*Required task A*.
Please list every discipline that the passage on project management research places in a particular quadrant, using the names the passage gives them.
*Required task B*.
Write out the passage on project management research from "Disciplines in the" up to and including "to  project management.".
*Required task C*.
Continue the passage on project management research from where it stops.

*Source excerpt*.
* Start *

Disciplines in the upper left quadrant lack research but could potentially have a great impact on project management practice. To me this quadrant presents interesting possibilities because it refers to areas which currently have no (or very little) project management-related research but which could, nevertheless,  have a high impact on practice. As described in my discussion of the low-low quadrant – a lot of research in other, unrelated fields  can be adapted to  project management.

Based on my readings, I believe behavioural science/psychology (focusing on the individual rather than the group) and economics fall into this category – as examples see this post for an example drawn from psychology and this one for one drawn from economics. Unfortunately these fields are not considered by the authors. This brings us to the upper right quadrant, which includes quality/process management and information technology. There’s little doubt that in recent years there’s been deluge of project-related research papers published in these areas.

It is also clear that these areas have had a high impact on project management practice. However,  in my opinion, it is far from clear that the effect of this research has been positive ;  if anything it has lead to an unhealthy obsession with process and technology based approaches to project management. Future situation Future trends, according to those surveyed, are as depicted in Figure 2. Figure 2: Future availability-impact of allied disciplines Let’s look at the disciplines that have moved: PERFORM/EVM and STRATEGY/PPM have moved up to the high-high quadrant reflecting their (perceived) future importance.

* End *

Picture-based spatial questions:
* Start *

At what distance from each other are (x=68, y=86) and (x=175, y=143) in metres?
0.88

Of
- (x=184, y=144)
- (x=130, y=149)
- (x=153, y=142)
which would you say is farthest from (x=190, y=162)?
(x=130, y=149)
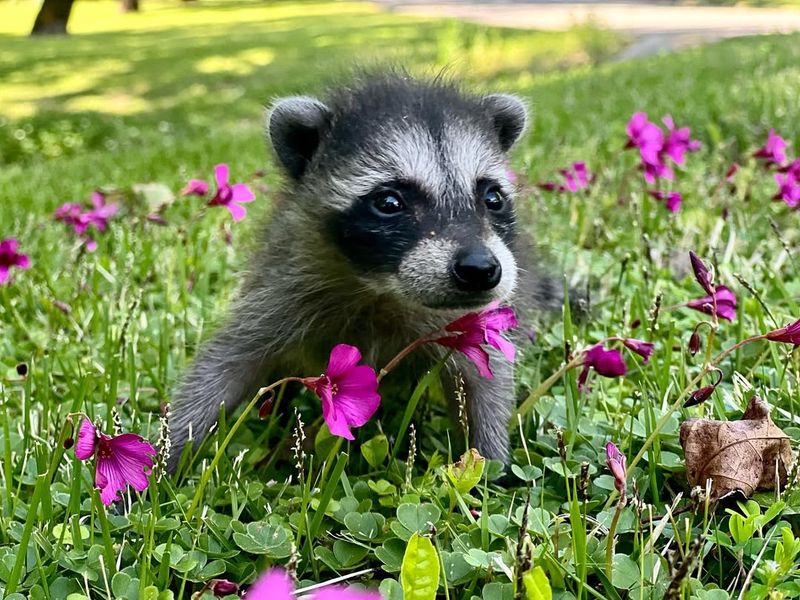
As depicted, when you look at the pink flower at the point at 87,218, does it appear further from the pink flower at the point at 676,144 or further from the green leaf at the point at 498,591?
the green leaf at the point at 498,591

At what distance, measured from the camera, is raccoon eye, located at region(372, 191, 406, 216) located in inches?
113

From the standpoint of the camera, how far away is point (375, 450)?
2.49 metres

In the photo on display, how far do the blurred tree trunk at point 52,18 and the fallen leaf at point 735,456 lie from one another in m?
31.8

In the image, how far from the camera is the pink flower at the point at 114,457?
195cm

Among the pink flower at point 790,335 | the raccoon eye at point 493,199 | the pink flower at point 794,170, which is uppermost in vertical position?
the pink flower at point 790,335

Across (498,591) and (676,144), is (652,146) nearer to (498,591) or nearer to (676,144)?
(676,144)

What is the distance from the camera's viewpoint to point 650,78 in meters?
12.6

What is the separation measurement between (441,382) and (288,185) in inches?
40.1

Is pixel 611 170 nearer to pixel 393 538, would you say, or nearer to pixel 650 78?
pixel 393 538

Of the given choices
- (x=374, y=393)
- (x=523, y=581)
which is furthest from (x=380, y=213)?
(x=523, y=581)

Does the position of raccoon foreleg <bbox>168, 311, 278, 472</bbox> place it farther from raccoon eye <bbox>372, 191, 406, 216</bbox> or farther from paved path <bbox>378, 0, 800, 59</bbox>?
paved path <bbox>378, 0, 800, 59</bbox>

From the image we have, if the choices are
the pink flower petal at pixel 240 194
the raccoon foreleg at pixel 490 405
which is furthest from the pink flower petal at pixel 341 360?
the pink flower petal at pixel 240 194

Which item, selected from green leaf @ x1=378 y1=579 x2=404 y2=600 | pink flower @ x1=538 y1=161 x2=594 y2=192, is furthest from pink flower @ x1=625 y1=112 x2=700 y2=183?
green leaf @ x1=378 y1=579 x2=404 y2=600

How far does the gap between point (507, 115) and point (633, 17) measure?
29.3m
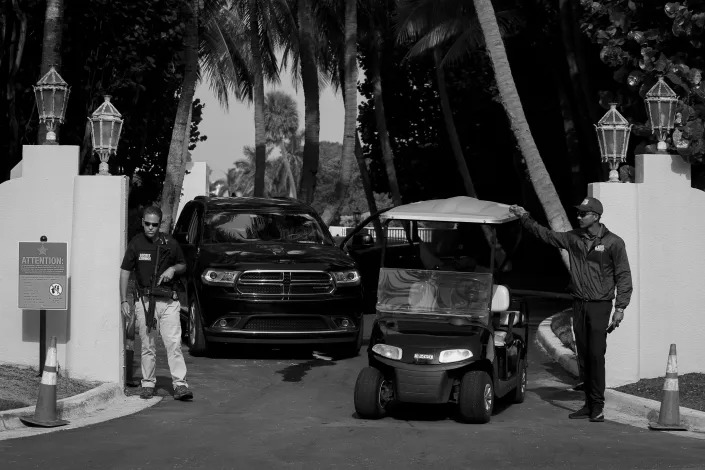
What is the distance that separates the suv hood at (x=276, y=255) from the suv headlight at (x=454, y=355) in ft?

* End *

*Response A*.
- behavioural science/psychology
- economics
- quality/process management
- information technology
- PERFORM/EVM
- STRATEGY/PPM

*Response B*.
Disciplines in the upper left quadrant lack research but could potentially have a great impact on project management practice. To me this quadrant presents interesting possibilities because it refers to areas which currently have no (or very little) project management-related research but which could, nevertheless,  have a high impact on practice. As described in my discussion of the low-low quadrant – a lot of research in other, unrelated fields  can be adapted to  project management.

*Response C*.
However, is this really the case or is it a case of availability bias? The latter is plausible, given the recent flood of papers,  articles and talks on topics relating to STRATEGY/PPM  in  journals and conferences. Practitioners and academics exposed to this constant barrage of information (propaganda? ) on the topic cannot but help think that it must be a field of great relevance  The anticipated increase in importance of PERFORM/EVM, on the other hand, reflects the belief that project management will become more “metricised” or measurement-oriented.

This is no bad thing, providing the metrics are meaningful. In this connection, it is worth looking at Douglas Hubbard’s book  on the measurement of intangibles. OR/DS/OM/SCM has moved from the lower left to the lower right quadrant reflecting the respondents’ perceptions that there will be more project management related research in these areas,  but that this research will continue to be of limited relevance to the profession. On the surface, this seems quite plausible – as one of the respondents put it, “The impact of decision sciences on project management was high until the 1960s.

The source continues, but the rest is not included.